I urge all registered voters to vote “Yes” in the Feb. 14 Bond Referendum to support the Great Neck Public School district, because a yes vote supports everyone in our Great Neck community—homeowners, renters and businesses, both present and future. Regardless of whether you have children in the public schools, in private school or have no school-age children, as a Great Neck resident, you are an investor in the Great Neck Public Schools, a cornerstone of this peninsula.
I serve on the school board’s Citizens Advisory Committee because of the multiple hats I have worn as a Great Neck taxpayer and parent, informed by more than a decade of involvement as a parent leader in three schools, as an officer in the United Parent Teacher Council, chair of Shared Decision Making Committees, chair of the Legislative Committee, an officer of SHAI (Sepharidic Heritage Alliance Inc.), an officer of a synagogue that runs a fee-based preschool, a board member of a local Jewish day school and an attorney with a private practice limited to representing students in school settings. My most important role is as a mom and as a daughter of immigrants to the U.S., myself the product of the public school system. At the Advisory Committee meetings, I have witnessed firsthand the deliberation that went into selecting the projects selected for the bond, the careful calibration of interests, the cognizance of the board’s awesome fiduciary duty to the many stakeholders in our community, particularly in this era of the 2 percent state tax cap and unfunded federal and state mandates.

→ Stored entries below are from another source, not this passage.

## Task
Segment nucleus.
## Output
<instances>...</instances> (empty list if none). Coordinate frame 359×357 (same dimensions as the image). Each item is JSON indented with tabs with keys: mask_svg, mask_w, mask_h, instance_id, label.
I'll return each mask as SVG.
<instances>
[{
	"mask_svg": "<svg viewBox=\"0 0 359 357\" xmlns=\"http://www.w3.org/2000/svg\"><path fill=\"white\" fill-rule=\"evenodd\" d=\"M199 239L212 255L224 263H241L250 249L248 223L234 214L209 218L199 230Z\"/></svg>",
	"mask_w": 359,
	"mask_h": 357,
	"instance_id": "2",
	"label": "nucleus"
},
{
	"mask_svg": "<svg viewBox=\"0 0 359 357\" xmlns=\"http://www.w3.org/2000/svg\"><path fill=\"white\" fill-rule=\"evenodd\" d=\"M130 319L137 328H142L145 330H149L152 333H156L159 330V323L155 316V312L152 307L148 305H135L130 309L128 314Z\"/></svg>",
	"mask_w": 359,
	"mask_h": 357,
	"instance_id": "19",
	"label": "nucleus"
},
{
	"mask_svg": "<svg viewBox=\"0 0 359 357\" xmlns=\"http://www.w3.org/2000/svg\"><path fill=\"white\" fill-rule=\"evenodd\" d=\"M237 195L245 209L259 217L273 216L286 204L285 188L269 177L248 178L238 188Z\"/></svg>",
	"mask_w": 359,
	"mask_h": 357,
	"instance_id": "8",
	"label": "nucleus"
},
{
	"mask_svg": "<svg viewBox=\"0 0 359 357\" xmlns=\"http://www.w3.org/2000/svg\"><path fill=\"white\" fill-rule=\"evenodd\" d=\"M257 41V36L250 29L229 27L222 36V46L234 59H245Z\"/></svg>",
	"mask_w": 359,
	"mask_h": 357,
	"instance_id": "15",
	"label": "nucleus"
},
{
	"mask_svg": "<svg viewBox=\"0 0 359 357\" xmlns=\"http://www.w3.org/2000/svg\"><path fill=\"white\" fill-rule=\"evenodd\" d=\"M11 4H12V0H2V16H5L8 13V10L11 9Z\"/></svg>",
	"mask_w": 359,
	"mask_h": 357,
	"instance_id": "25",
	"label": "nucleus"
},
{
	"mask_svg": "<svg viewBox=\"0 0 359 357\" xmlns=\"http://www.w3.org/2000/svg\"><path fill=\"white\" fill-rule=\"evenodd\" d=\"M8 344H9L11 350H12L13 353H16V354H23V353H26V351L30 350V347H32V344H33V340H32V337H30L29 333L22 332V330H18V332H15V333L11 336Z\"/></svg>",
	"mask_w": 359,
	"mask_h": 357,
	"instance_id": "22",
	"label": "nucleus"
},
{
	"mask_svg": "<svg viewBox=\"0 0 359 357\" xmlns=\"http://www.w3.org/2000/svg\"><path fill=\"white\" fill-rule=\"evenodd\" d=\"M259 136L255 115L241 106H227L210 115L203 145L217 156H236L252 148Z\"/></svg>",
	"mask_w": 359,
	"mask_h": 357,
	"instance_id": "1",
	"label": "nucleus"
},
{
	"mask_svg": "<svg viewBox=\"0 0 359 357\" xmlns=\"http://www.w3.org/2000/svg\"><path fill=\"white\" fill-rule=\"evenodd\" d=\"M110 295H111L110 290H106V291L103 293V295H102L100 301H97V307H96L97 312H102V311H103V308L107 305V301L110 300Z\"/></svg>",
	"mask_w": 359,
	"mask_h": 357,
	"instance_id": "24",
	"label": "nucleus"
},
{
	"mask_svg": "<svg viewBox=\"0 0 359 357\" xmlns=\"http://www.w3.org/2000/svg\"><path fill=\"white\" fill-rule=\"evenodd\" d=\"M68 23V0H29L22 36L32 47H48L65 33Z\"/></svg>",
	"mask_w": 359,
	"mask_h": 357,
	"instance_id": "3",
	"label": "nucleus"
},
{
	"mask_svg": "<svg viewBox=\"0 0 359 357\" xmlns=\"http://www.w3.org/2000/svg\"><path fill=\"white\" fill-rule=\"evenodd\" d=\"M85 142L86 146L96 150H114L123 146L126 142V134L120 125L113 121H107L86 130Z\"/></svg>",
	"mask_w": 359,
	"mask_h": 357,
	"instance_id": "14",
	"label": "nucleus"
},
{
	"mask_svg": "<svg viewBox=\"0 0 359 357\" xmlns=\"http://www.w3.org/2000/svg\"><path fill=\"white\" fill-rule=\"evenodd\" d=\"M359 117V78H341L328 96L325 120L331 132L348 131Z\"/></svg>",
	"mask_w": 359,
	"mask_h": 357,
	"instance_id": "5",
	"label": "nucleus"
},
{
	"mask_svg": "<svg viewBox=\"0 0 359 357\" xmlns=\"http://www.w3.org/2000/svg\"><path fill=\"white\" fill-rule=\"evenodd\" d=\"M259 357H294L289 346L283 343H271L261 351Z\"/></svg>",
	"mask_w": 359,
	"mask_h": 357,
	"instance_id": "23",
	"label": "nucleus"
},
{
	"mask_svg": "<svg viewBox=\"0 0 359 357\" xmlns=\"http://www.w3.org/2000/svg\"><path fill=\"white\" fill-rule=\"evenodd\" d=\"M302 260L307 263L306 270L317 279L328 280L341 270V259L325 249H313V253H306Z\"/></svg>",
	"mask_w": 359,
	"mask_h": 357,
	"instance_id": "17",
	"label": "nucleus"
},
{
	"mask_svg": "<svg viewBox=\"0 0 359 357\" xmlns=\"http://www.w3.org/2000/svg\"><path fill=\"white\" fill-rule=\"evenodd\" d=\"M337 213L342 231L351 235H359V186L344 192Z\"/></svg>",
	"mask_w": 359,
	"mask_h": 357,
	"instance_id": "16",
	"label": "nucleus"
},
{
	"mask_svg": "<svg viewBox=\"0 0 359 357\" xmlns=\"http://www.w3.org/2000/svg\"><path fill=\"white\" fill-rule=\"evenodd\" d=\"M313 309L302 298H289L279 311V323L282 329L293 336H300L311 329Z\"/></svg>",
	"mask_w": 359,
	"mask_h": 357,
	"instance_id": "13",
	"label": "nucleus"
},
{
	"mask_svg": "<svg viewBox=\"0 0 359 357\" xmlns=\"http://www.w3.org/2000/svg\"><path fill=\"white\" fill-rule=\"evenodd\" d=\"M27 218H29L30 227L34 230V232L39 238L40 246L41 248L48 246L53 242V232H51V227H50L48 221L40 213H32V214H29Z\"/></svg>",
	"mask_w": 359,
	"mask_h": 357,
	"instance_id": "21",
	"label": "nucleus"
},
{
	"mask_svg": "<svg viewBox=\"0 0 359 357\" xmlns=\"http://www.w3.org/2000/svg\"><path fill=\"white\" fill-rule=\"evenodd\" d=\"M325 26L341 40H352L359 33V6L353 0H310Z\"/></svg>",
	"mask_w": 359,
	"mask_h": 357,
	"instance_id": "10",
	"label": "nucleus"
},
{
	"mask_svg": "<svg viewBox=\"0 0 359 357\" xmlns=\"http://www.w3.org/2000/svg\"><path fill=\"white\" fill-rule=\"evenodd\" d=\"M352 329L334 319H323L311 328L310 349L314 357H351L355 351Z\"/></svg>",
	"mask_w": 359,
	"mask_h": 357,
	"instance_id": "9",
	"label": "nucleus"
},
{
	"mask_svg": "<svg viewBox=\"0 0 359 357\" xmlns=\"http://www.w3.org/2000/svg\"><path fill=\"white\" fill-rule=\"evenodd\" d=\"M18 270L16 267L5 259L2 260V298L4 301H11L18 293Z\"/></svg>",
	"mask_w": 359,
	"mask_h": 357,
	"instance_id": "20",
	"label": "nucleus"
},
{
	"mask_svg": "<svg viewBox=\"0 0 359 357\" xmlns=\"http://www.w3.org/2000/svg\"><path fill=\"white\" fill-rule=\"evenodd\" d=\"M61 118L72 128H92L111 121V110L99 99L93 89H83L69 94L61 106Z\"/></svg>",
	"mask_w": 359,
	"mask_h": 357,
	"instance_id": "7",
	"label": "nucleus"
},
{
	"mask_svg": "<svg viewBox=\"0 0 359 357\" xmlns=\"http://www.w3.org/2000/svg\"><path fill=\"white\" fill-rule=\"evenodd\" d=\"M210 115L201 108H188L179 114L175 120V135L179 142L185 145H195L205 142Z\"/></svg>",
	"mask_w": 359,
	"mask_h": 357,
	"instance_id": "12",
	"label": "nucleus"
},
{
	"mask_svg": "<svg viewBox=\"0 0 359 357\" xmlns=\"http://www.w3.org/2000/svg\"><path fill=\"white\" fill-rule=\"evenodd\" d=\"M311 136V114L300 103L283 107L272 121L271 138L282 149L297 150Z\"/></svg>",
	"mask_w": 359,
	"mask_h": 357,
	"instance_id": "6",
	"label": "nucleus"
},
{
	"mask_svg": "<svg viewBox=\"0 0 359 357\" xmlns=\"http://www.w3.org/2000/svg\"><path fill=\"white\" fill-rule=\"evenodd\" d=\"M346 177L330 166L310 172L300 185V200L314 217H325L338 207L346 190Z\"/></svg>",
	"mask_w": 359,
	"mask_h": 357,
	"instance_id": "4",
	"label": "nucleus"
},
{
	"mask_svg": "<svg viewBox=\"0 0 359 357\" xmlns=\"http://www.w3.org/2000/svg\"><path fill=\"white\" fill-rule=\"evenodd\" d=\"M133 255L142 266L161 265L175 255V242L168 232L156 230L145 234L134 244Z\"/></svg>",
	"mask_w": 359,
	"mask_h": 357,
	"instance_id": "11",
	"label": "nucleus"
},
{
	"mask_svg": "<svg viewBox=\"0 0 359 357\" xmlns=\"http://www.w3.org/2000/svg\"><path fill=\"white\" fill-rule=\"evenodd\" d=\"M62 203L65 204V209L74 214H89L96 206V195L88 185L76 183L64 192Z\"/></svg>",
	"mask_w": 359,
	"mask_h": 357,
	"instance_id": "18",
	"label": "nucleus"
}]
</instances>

It is through this personal involvement in the bond deliberation process that I write in a personal capacity to voice my concern regarding a wave of apathy evidenced by poor attendance at Board of Education and United Parent Teacher Council meetings this school year. Equally worrisome is a wave of misinformation that overstates the tax impact to scare residents to defeat the bond with a thinly veiled anti-public-school agenda in certain pockets of the community. The fact is that the tax increase is $157.50 for every $500,000 of home value, per year, through 2038-39.

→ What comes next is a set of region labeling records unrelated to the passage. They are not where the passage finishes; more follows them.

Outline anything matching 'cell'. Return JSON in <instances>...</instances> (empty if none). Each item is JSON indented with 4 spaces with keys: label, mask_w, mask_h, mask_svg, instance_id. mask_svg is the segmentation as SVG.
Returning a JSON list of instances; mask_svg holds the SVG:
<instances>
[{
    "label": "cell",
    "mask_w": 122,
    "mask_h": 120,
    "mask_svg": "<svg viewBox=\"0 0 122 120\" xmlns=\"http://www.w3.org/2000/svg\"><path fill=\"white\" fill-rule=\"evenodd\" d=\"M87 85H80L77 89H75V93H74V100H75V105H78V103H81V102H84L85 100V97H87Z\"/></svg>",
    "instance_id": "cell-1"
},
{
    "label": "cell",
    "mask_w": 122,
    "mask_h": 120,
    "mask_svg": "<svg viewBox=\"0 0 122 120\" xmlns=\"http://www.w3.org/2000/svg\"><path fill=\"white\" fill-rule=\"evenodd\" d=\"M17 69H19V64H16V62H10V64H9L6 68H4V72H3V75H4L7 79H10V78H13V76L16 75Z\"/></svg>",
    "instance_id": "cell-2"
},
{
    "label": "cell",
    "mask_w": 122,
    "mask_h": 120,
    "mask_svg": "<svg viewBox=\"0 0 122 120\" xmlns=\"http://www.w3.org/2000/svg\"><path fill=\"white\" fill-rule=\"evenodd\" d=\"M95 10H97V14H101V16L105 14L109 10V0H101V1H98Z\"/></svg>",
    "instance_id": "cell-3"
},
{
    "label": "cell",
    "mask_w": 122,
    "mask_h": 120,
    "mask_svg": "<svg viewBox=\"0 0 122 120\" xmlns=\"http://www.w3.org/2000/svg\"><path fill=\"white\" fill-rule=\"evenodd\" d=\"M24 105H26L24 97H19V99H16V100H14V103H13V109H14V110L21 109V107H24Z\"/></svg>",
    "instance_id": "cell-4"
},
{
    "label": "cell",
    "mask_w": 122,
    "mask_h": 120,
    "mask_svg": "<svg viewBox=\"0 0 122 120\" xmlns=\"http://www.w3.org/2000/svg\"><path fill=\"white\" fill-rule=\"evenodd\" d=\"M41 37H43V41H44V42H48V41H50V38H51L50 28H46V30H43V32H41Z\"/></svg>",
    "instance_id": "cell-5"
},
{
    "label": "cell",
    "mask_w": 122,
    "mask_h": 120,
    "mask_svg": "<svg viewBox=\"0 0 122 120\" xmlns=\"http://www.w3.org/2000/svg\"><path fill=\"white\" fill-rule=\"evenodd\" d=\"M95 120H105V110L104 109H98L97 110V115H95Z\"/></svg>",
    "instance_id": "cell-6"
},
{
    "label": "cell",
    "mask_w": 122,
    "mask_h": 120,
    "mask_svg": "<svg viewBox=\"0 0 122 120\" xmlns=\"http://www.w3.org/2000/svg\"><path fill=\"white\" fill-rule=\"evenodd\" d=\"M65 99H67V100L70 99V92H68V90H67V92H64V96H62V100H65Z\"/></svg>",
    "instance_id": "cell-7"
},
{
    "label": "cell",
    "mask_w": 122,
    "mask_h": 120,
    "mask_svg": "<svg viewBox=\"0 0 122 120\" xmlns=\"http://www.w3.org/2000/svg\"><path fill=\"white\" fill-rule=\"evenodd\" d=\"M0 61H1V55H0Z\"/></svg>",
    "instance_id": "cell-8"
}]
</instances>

Property owners know that the public school district gets funded by property taxes. I do not imagine that many of us enjoy paying taxes. Yet, we do and must recognize that the resale value of our homes correlates directly to the standing and reputation of the Great Neck Public School District, by the continued desirability of our schools for families who move here for them and our library, parks and short commute to Manhattan. We reap the benefits in home value when the real estate market rises and it protects us from the bottom falling out when the market downturns. The reputation of our schools is one of the primary selling points Realtors tout when showing properties. To that end, Niche.com just ranked Great Neck Public Schools the #1 school district on its 2017 New York State Best Schools list. This reputation is why as populations in neighboring districts fall, the population of the Great Neck schools continues to rise, particularly on the north side. Currently there are 6,522 enrolled public school students and 1,782 private school students who also receive services from our district.
A Bond Referendum comes once every 20 years. As one bond retires, another issues. The monies borrowed and repaid over the term do not cover operating budget expenses but, rather, infrastructural maintenance and vital educational enhancements that the operating budget simply cannot cover. Interest rates are still at historic lows, and the bond monies will cover necessary items such as masonry, windows, expansion of E.M. Baker School’s auditorium and cafeteria so that they may actually hold the school population, modernizing school libraries and science labs to keep up with the revolution in technology that has occurred in the past 20 years, and much more. The bond will also provide funds to retrofit the Clover Drive School into a universal prekindergarten and kindergarten facility, allowing north residents to have ready access to the acclaimed state-aligned free fours pre-K program currently offered at Parkville (as well as relieve the very problematic overcrowding at the E.M. Baker School). The bond covers necessary items as well as a vision for the future. Without approval of this bond, none of these will be remediated by the operating budget we vote on every May.
The current school bond passed 20 years ago and matures this year. Even though I was not here to vote in the last Bond Referendum, for the last 20 years, my children, family, friends and neighbors have all benefited by the forward-looking civic spirit of the voters who passed the referendum back then. My own children are nearly grown, and it is today’s parents’ and residents’ turn to step up to the plate to invest in this community’s future—a step that will protect the value of our homes.
A referendum is by definition a yes or no vote. On Feb. 14, please join me in saying, “Yes” to Great Neck, our children and our homes, present and future.